I kept hearing chewing noises, which often kept me awake at night, and then found that the rat had chewed a hole in the side panel of the cabinet next to the fridge. One night, when the chewing was particularly loud, I shone a flashlight into the gap between the fridge and the cabinet, and I saw the rat briefly as it scurried back into its hole. The rat looked wet, so I think it was taking water from the evaporator pan in in the back of the fridge.
I pulled out the fridge, so it could join the stove in occupying the kitchen floor, and to give me access to the new hole. I placed a trap next to the hole; the rat ignored the trap, but at least it never emerged from that hole again.
At this point, more than month into the battle, I was getting desperate, so I called a pest control company. The pest guy came out a couple of days later, and was very kind and sympathetic, and left me some rat poison bait and some big snap traps, free of charge. He said he wasn’t actually allowed to do anything to my house on his own to stop the rat, and that it was all up to me.
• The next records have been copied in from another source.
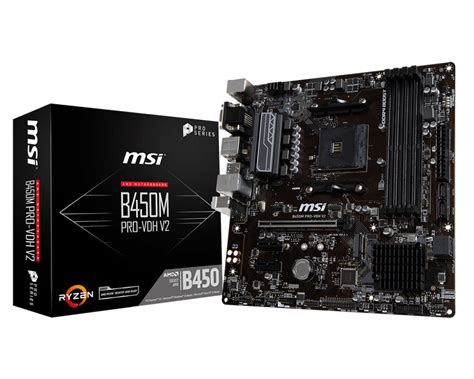 Specification B450M PRO-VDH V2 | MSI Global - The Leading Brand in High ...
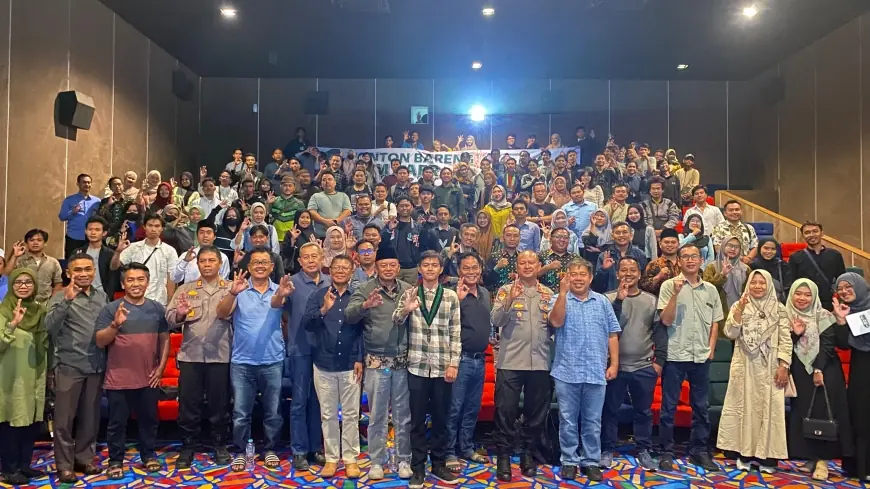 Ratusan Kader HMI dan KAHMI Semarakan Nobar Film Lafran Pane di Banyuwangi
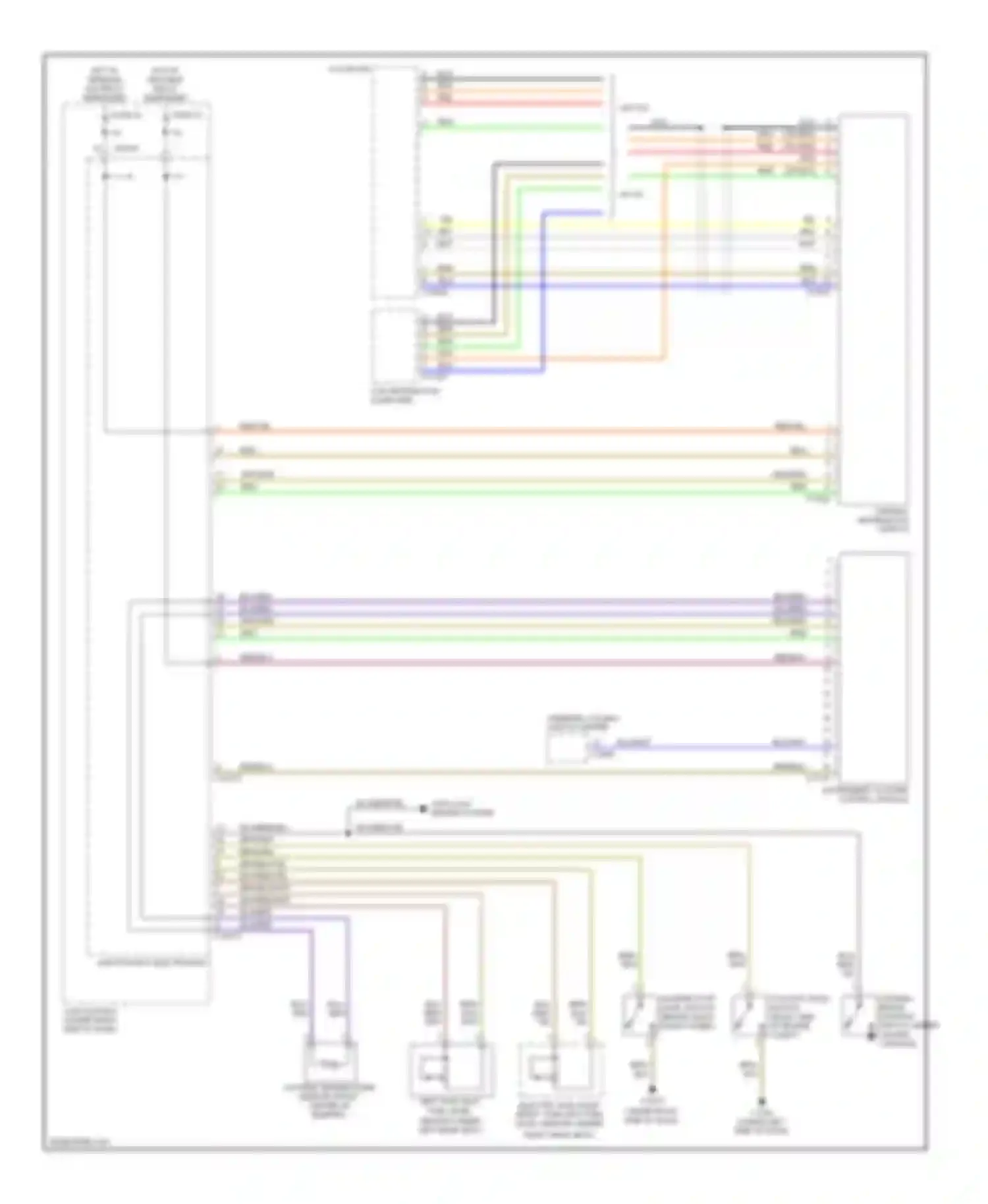 Wiring diagram junction box electronics for BMW 1 series E81/E82/E87/E88 facelift (2007-2011) (7 of 14)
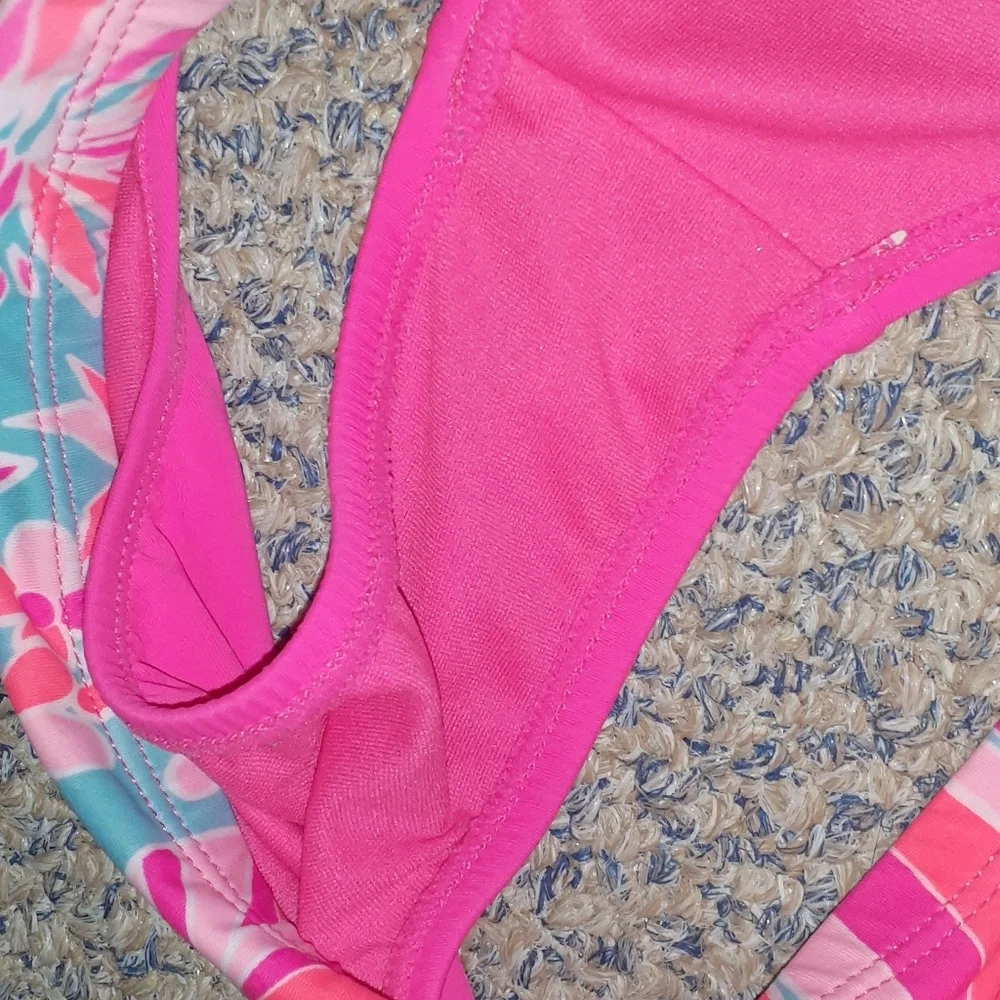 ZeroXposur Pink Floral Tankini Swimsuit SIZE 14 Tropical Two Piece Swim Set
I placed the snap traps everywhere, and placed the bait in as many places as I could under the cabinets. I even pulled out the butcher block counter top over the dishwasher, so that I could put bait behind the dishwasher. I kept checking the bait locations, but the rat ignored the bait, as it had ignored the traps.
When I told a friend about the rat saga, she named the rat “Awful”, because the experience had been so awful for me. She also agreed with me that the rat was smarter than I was.
At this point, my battle with this ingenious rat had taken a total of six weeks. My kitchen looked like a war zone during this time. My nerves were shattered. But then the nighttime chewing noises started to slow down, so that I was hearing them only faintly, and only once or twice a day. Finally, around Christmas, I realized the noises had stopped completely, and I never heard them again, or saw any more evidence of the rat. I put the kitchen back in order and heaved a sigh of relief.
I’m still puzzled about what happened to the rat. I think if it had died, I would have smelled it. I already had spray-foamed a hole it had used to get into the basement, and when I looked at that hole again, I saw that the rat had chewed through the foam. So maybe it exited through the basement, perhaps going up the unused dryer vent tube to the outside world.
A couple of months later, while standing in line at the hardware store, I saw that the guy behind me was buying some spray foam that was supposed to repel pests, including rats. He told me his house had been invaded, and the clerk said he’d killed six river rats that winter. So apparently I wasn’t alone in this. It seems that the presence of the White River running through Rochester was an attractive feature for these rats. I sold the house and left Vermont a few months later, but I did not tell the new owner about Awful the Rat; I hope he never has to deal with that problem.
Been there, done that. Have PTRS (post-traumatic rat syndrome) as a result. My sympathies.